* [EXERCISE DETAILS] Copy every record word for word.

* [RECORDED INFORMATION]
_ _ _
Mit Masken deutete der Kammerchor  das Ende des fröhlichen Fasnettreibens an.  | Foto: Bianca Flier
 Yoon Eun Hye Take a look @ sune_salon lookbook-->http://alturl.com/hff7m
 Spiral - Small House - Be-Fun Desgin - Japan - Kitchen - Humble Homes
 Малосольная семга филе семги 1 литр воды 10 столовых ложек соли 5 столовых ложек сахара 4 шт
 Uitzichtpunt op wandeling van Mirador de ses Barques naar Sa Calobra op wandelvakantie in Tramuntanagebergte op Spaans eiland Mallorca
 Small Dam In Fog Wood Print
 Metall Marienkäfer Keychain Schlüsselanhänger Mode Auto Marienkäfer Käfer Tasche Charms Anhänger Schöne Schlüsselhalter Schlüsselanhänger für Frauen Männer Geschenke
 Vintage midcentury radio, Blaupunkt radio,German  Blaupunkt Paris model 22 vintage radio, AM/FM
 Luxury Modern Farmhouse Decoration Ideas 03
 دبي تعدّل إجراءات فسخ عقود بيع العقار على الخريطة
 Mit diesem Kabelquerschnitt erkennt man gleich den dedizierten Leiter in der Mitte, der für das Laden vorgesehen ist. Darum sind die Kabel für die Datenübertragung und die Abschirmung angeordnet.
_ _ _
* [OUTPUT FOR THIS EXERCISE]
Mit Masken deutete der Kammerchor  das Ende des fröhlichen Fasnettreibens an.  | Foto: Bianca Flier
 Yoon Eun Hye Take a look @ sune_salon lookbook-->http://alturl.com/hff7m
 Spiral - Small House - Be-Fun Desgin - Japan - Kitchen - Humble Homes
 Малосольная семга филе семги 1 литр воды 10 столовых ложек соли 5 столовых ложек сахара 4 шт
 Uitzichtpunt op wandeling van Mirador de ses Barques naar Sa Calobra op wandelvakantie in Tramuntanagebergte op Spaans eiland Mallorca
 Small Dam In Fog Wood Print
 Metall Marienkäfer Keychain Schlüsselanhänger Mode Auto Marienkäfer Käfer Tasche Charms Anhänger Schöne Schlüsselhalter Schlüsselanhänger für Frauen Männer Geschenke
 Vintage midcentury radio, Blaupunkt radio,German  Blaupunkt Paris model 22 vintage radio, AM/FM
 Luxury Modern Farmhouse Decoration Ideas 03
 دبي تعدّل إجراءات فسخ عقود بيع العقار على الخريطة
 Mit diesem Kabelquerschnitt erkennt man gleich den dedizierten Leiter in der Mitte, der für das Laden vorgesehen ist. Darum sind die Kabel für die Datenübertragung und die Abschirmung angeordnet.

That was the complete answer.